Border Bond
Once while on a tour of the Tyrol I decided to visit a valley that I had only heard about. Though in Austria, it could only be reached by way of Italy, its Austrian end being blocked by a steep mountain ridge. I drove down south, through Italy, came up into the valley and kept driving up in the mountains, the roads getting smaller and smaller until finally the road ended at a farmhouse. I got out and started talking with an old man there. As things progressed I began to speak about sound and at one point he stopped me excitedly and said: 'Do you know that we have a very old legend around here? In fact this mountain barrier between us and the rest of Austria is not very wide; as the crow flies it's only three kilometers. Just on the other side of this ridge is another town about the size of ours. The story is that if you climb the mountain and stand on one particular point, you can actually hear the bells of both villages at once' – one point where you can, in a sense, be in both towns at the same time.

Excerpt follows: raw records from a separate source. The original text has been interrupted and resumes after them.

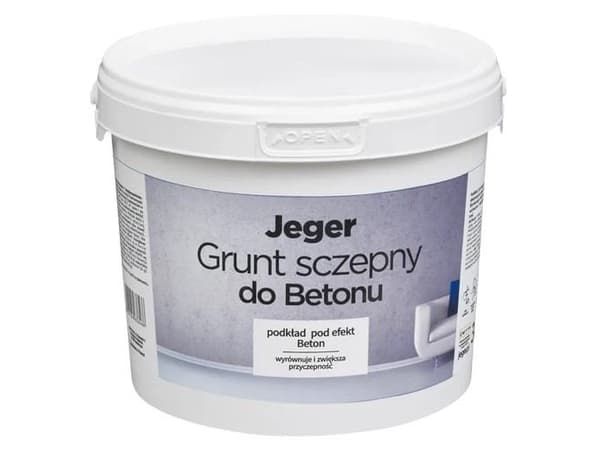 Primer Jeger Betoni 3Kg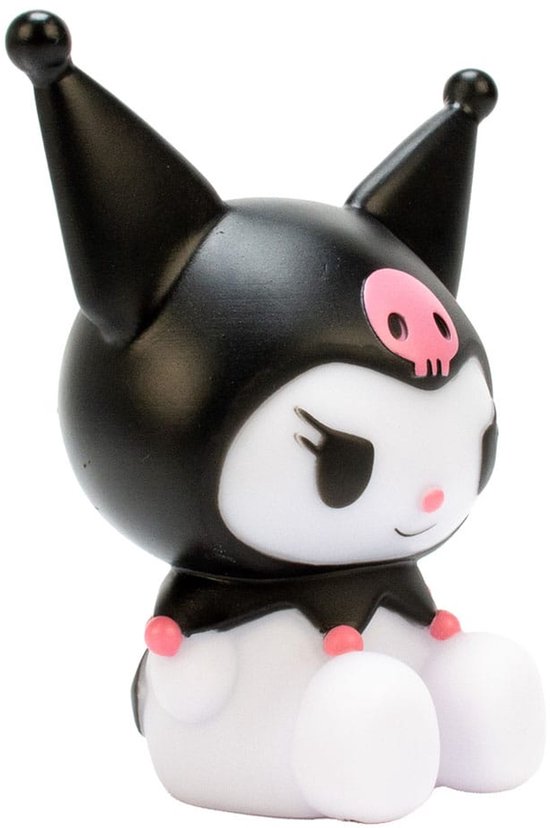 Kuromi - sfeerlicht lamp - USB-C oplaadbaar (Sanrio) — afbeelding 3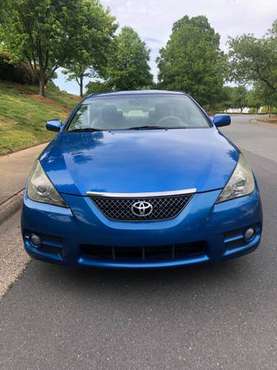 2007 Toyota Solara - - by dealer - vehicle automotive for sale in Charlotte, NC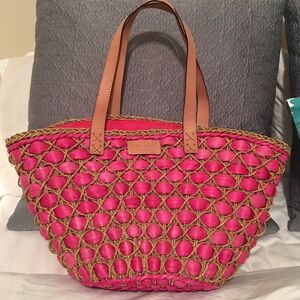 Kate Spade ♠️ Beach Bag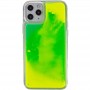 Неоновий чохол Neon Sand glow in the dark для Apple iPhone 11 Pro Max (6.5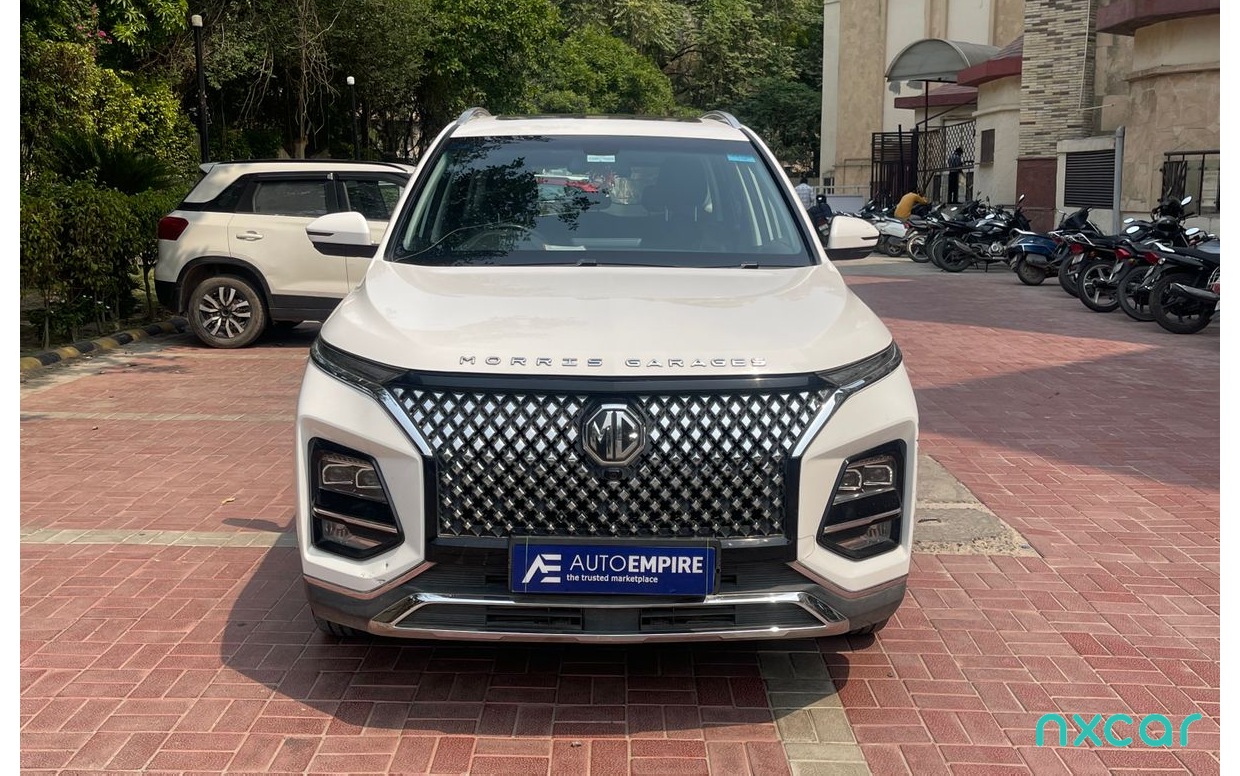 MG Hector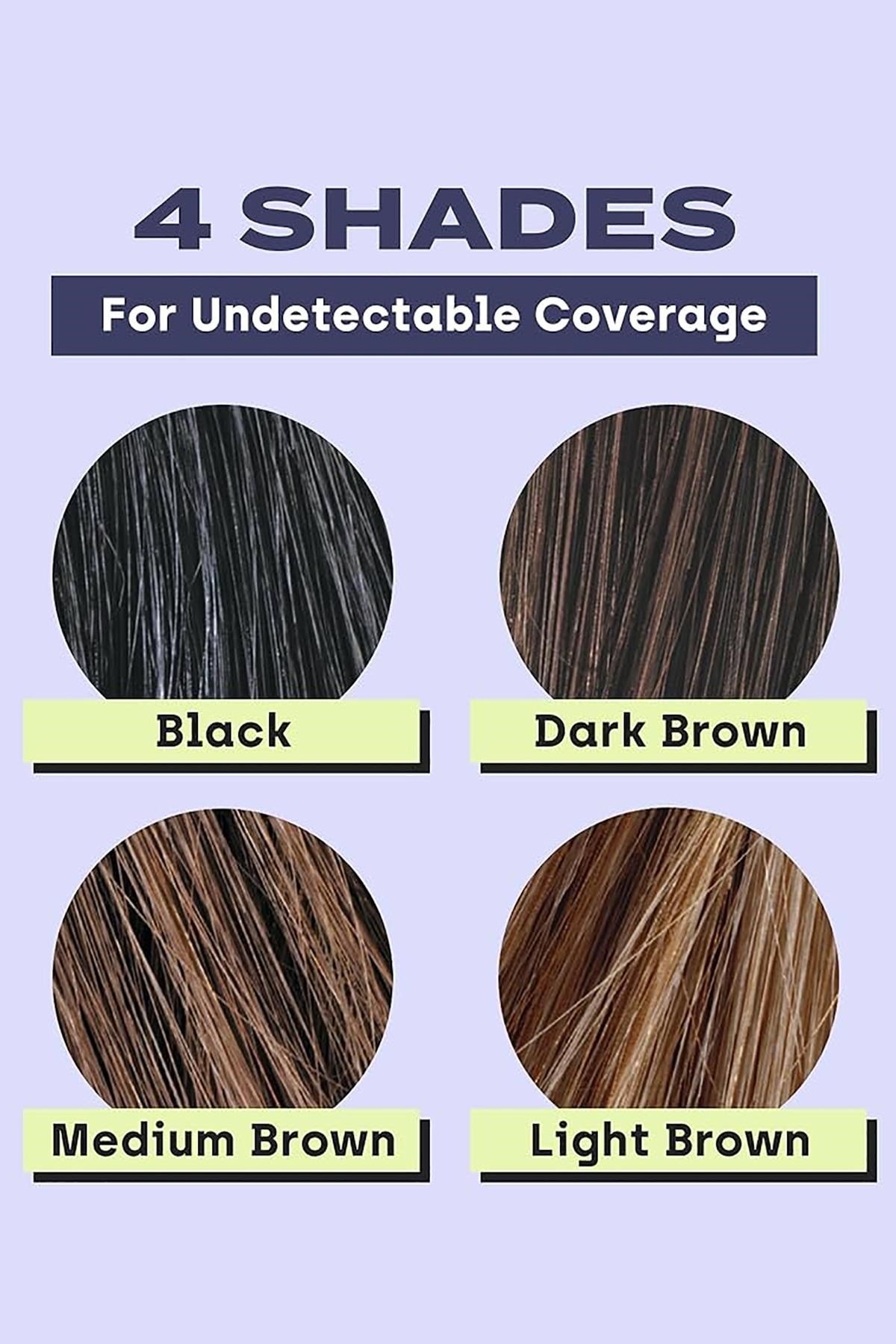 Toppik Volumizing Micro Fibers Siyah 12GR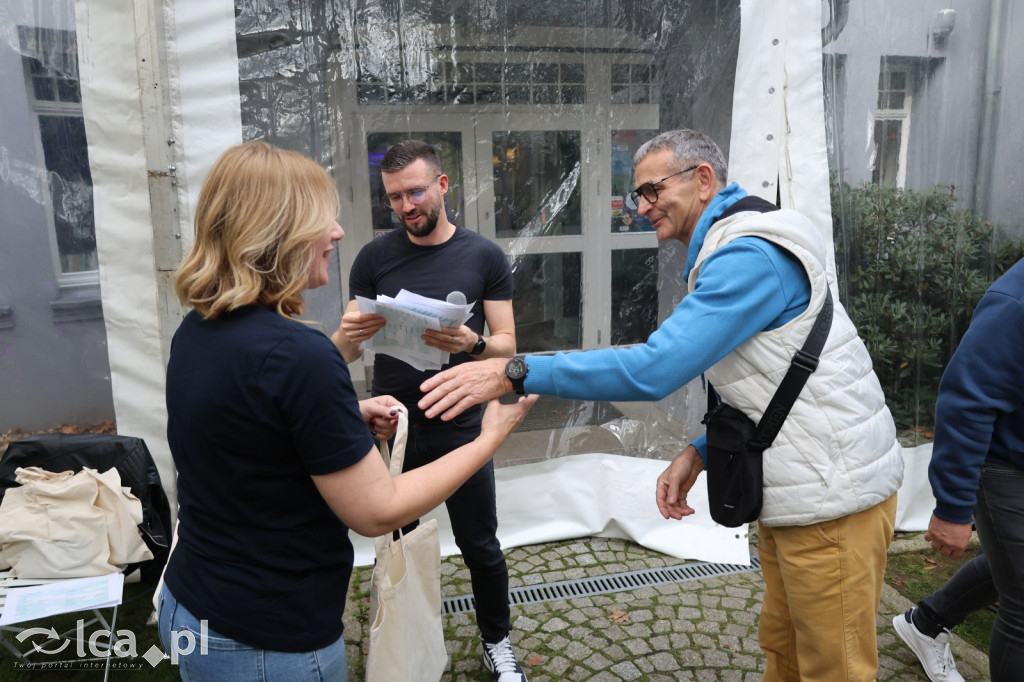 Festiwalowy turniej scrabblowy zakończony remisem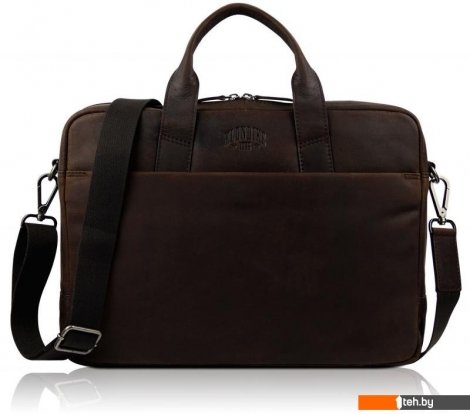  - Женские и мужские сумки Klondike 1896 Digger Mavis KD1051-03 (темно-коричневый) - Digger Mavis KD1051-03 (темно-коричневый)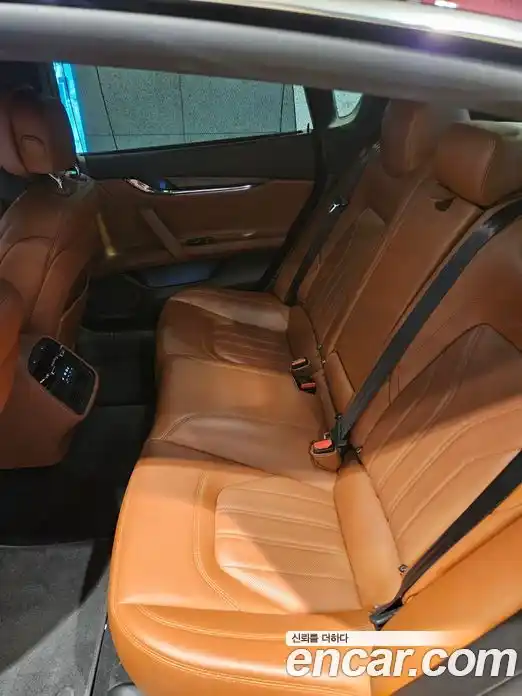 Maserati Quattroporte 2016 3.0 гидро в Москве № 256031, фото 15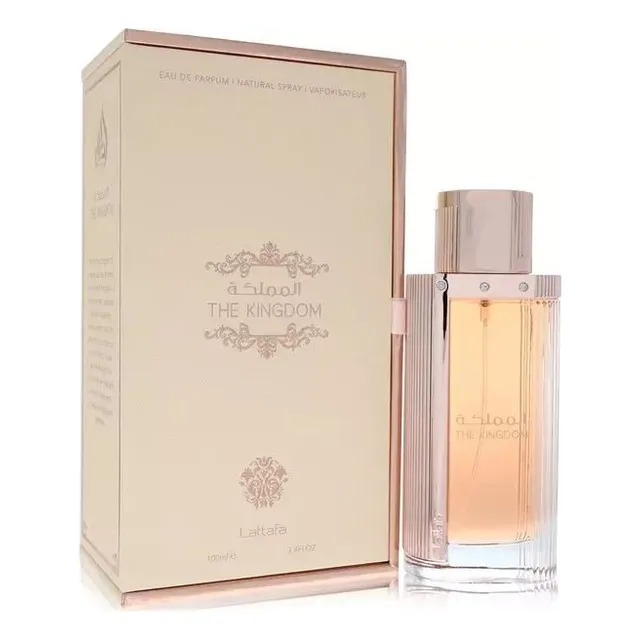 Lattafa The Kingdom Edp 100ml Dama
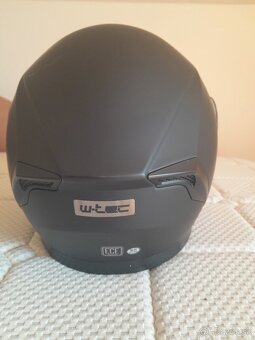 motoprilba W-TEC Yorkroad solid Glossy - 6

I found it fascinating that this was such an important idea to these people, for them it seemed a miracle. They felt that this formidable geological barrier could be bridged in some sense solely with sound. If this was so, then why not reverse the situation. If instead a sound were placed at that listening point, of course that sound would be heard by both villages simultaneously. It would no longer be just a myth. One could make a sound once a day and, at that moment daily, these two places would become united.
The concept is broader; one could go further. A periodic sound heard simultaneously on both sides of any border would unify cross-border communities. It could rejoin cultural groups which have been divided by a national border, or begin to build a bond between different groups who have traditionally been divided – a sound which would create moments in common between separated peoples.